Goal:
Below are records; reproduce exactly the lines from the one containing "What is the distance measured" through the end, both included, and only those.

Available data:
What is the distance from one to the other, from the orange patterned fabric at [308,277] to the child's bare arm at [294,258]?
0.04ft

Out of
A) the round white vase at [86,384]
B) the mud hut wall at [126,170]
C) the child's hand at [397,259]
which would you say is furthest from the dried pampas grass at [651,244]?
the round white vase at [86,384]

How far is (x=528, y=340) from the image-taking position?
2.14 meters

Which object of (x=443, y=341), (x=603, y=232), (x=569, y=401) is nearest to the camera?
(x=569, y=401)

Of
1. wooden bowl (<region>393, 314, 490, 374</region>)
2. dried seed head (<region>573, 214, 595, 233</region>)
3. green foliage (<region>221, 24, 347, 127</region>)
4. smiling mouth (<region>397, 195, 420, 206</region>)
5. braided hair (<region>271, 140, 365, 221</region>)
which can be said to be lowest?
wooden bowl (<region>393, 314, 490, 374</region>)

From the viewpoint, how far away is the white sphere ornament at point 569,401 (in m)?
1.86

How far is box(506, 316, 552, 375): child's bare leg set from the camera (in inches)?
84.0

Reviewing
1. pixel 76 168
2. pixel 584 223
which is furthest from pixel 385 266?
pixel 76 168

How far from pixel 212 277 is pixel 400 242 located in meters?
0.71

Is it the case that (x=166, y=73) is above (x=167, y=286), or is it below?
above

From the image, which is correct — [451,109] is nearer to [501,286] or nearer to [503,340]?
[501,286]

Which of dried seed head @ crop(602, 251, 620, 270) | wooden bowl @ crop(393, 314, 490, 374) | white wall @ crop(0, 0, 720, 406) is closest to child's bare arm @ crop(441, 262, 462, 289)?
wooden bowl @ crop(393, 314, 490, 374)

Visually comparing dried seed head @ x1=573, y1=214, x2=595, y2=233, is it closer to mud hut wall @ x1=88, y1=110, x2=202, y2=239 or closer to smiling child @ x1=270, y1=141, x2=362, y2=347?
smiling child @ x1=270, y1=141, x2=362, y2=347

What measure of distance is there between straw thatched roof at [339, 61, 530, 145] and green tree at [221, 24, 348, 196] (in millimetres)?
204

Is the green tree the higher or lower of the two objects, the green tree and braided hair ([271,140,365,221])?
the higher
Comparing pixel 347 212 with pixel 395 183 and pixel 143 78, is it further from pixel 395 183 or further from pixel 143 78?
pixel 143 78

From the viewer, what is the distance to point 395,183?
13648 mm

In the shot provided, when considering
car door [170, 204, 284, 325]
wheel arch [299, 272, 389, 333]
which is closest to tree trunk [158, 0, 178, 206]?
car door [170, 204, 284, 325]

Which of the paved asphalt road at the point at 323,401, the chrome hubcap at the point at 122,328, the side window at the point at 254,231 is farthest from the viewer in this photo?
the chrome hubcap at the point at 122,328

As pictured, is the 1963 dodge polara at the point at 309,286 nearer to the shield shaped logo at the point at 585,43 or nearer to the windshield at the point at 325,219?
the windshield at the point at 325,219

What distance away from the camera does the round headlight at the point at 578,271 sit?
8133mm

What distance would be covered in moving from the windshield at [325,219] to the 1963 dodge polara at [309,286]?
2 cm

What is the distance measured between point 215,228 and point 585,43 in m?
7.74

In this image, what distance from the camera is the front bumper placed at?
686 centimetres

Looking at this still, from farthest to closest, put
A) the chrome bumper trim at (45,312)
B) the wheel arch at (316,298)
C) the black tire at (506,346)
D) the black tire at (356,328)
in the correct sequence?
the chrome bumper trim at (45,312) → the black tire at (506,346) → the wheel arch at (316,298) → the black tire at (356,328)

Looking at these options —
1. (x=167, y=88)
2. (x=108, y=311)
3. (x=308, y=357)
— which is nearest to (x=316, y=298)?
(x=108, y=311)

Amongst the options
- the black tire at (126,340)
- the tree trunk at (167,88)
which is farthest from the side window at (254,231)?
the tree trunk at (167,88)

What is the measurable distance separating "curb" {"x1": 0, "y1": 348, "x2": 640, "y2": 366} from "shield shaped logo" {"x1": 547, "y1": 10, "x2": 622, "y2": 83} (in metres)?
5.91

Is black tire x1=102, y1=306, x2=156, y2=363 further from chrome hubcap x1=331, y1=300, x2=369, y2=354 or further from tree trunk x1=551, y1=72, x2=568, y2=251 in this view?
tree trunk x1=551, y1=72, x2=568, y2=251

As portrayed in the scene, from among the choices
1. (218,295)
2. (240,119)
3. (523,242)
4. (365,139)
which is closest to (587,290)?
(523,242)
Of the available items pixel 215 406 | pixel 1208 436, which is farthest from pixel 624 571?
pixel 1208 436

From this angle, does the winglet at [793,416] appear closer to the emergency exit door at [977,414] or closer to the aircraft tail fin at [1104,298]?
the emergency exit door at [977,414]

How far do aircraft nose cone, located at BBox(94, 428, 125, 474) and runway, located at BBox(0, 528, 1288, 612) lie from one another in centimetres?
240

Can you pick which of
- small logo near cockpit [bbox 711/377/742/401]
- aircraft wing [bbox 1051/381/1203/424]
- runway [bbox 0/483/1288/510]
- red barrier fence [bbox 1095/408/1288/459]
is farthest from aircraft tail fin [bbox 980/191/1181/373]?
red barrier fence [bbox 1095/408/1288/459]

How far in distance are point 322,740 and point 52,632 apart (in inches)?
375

Expected answer:
What is the distance measured between point 215,228 and point 585,43 in m?
7.74

In this image, what distance from the camera is the front bumper placed at?
686 centimetres

Looking at this still, from farthest to closest, put
A) the chrome bumper trim at (45,312)
B) the wheel arch at (316,298)
C) the black tire at (506,346)
D) the black tire at (356,328)
in the correct sequence?
the chrome bumper trim at (45,312) → the black tire at (506,346) → the wheel arch at (316,298) → the black tire at (356,328)

Looking at these options —
1. (x=167, y=88)
2. (x=108, y=311)
3. (x=308, y=357)
— which is nearest to (x=316, y=298)?
(x=108, y=311)

Amongst the options
- the black tire at (126,340)
- the tree trunk at (167,88)
which is farthest from the side window at (254,231)?
the tree trunk at (167,88)

What is the measurable distance separating "curb" {"x1": 0, "y1": 348, "x2": 640, "y2": 366} from "shield shaped logo" {"x1": 547, "y1": 10, "x2": 622, "y2": 83} (in metres)?
5.91

Is black tire x1=102, y1=306, x2=156, y2=363 further from chrome hubcap x1=331, y1=300, x2=369, y2=354 or further from tree trunk x1=551, y1=72, x2=568, y2=251 in this view?
tree trunk x1=551, y1=72, x2=568, y2=251

As portrayed in the scene, from among the choices
1. (218,295)
2. (240,119)
3. (523,242)
4. (365,139)
which is closest to (587,290)?
(523,242)
Of the available items pixel 215 406 | pixel 1208 436, which is farthest from pixel 624 571?
pixel 1208 436

From this angle, does the winglet at [793,416] appear closer to the emergency exit door at [977,414] or closer to the aircraft tail fin at [1104,298]?
the emergency exit door at [977,414]

How far do aircraft nose cone, located at BBox(94, 428, 125, 474) and runway, located at BBox(0, 528, 1288, 612) lie from one another in centimetres?
240

Can you pick which of
- small logo near cockpit [bbox 711/377/742/401]
- aircraft wing [bbox 1051/381/1203/424]
- runway [bbox 0/483/1288/510]
- red barrier fence [bbox 1095/408/1288/459]
is farthest from aircraft tail fin [bbox 980/191/1181/373]?
red barrier fence [bbox 1095/408/1288/459]

How far in distance are point 322,740 and point 52,632 apart (in inches)?
375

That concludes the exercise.